Vic nodded and went back to work. Erin ate her meal slowly. She didn’t want to be done when Vic was still trying to get her first few mouthfuls down.
“How’s the research going?” Vic asked. “Did you mind being taken away from it tonight?”
“No, not really. I keep running into dead ends and I just get frustrated. Other people seem to manage to find long-lost family members, so why can’t I?”
“You’ve just started. Sometimes those searches take years, you know. Decades, even.”
“Don’t tell me that!” Erin’s heart sank. “That was pre-internet. Now, it should just be a matter of doing a few searches, and then… bingo, here’s your new family!”
“Even when you know someone’s name, it can be hard to find them on the internet. Not everybody even has email or social accounts. Some people who do still don’t leave any tracks. And since you don’t even know her name…”
Erin shook her head and wound noodles around her chopsticks. “How can I not even know my own sister’s name? I mean… not even her birth name. How do you begin a search when you don’t even have a birth name? Every time they talk about tracing adoptees on TV, they always say ‘her birth name was…’ Where do you start if you don’t even have that?”
“I wish I could tell you. Usually there is a friend or family member who knows the history. Or hospital records. Or an attending nurse. Pretty hard when you don’t have any of those things to start with.

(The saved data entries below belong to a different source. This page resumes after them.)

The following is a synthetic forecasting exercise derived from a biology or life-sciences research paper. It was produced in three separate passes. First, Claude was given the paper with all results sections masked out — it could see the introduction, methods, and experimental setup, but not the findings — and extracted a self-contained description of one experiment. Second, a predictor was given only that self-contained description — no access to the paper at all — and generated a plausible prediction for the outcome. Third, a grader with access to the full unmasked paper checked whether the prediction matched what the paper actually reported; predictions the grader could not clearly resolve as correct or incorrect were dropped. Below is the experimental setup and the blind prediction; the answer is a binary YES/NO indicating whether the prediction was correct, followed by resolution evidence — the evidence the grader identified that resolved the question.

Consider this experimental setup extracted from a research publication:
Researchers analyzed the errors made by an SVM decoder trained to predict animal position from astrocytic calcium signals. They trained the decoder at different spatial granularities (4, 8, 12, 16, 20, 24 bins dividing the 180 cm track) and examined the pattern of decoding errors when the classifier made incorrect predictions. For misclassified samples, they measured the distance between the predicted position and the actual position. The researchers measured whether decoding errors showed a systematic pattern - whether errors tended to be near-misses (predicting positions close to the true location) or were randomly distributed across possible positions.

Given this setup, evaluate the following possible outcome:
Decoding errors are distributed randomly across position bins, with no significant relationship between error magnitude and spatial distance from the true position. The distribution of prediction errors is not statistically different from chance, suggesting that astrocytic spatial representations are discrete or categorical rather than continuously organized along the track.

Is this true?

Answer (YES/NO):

“Everybody who knew anything is dead. The hospital only keeps five years’ worth of records, and even if they did keep them longer than that, they’ve had black mold and a fire. Not just one or the other, but both!” Erin sighed in exasperation. “If I believed in God, I’d think he was trying to tell me not to look any further. Every time I think I found a way to track her down, it’s blocked.”
“God will make a way for you.” Vic gave her a mischievous grin. “If there is a God.”

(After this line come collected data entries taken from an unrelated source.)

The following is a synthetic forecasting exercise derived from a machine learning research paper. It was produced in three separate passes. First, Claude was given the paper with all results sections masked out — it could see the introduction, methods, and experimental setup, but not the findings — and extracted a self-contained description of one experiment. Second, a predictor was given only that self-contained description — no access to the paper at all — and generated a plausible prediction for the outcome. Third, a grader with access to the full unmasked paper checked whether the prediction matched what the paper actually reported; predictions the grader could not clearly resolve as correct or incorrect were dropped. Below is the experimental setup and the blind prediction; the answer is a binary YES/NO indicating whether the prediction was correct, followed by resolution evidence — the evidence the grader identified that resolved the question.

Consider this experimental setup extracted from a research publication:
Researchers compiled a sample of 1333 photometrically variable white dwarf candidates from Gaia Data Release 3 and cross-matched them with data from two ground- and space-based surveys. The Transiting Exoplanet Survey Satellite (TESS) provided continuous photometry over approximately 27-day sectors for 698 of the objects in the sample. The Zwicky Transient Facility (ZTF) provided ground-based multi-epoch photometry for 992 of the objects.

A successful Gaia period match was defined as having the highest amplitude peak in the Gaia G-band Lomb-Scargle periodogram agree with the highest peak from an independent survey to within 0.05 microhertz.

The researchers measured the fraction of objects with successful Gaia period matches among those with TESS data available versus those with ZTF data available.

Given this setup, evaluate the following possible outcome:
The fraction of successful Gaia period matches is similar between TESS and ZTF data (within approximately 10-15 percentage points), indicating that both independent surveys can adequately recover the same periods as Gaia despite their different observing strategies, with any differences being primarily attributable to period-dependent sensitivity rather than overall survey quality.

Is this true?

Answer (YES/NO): YES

“I can’t just sit back and rely on some power of the universe to take over and direct my life.” Erin used a pot sticker to wipe up juices on her plate. “If I did that, I never would have gotten anywhere in my life. I haven’t gotten where I was by sitting still.”
Vic gazed at her for a minute. “No… but you didn’t get the bakery because you decided that was what you wanted to do and saved up and bought it.”
“No,” Erin admitted. “I just took the opportunity when it was presented to me. I thought this was my one chance to do what I always wanted to and make gluten-free baking for people with dietary restrictions.”
“But you don’t think an opportunity like that was more than just chance? Maybe fate? Or God? Or the universe?”
“It wasn’t chance or God. It was Clementine. I guess she knew how much I liked it when she ran the tea shop. She didn’t have any other living relatives. So she left it to me.” Erin shrugged. There was nothing coincidental about that.
“I’m not convinced it wasn’t by divine design. How do you explain the fact that you wanted to start a baking business and that’s the opportunity that Clementine gave you?”
“I hadn’t ever thought I’d be able to start a baking business. I just liked making gluten-free food for friends and clients who wanted it. I liked baking because I liked working with Clementine when I was a little girl. It’s no coincidence or design. It’s just history.”
“Okay.” Vic gave a wide shrug. “Whatever you say, Erin. It was all just you and Clementine and your history together. I just think it all fits together rather nicely. That doesn’t always happen, you know. I liked hunting when I was little, but if my Uncle Archibald left me a hunting lodge, I wouldn’t run it. I’d just liquidate it and get out of there.”
“It’s not the same.”
“No. Because for you it was meant to be.”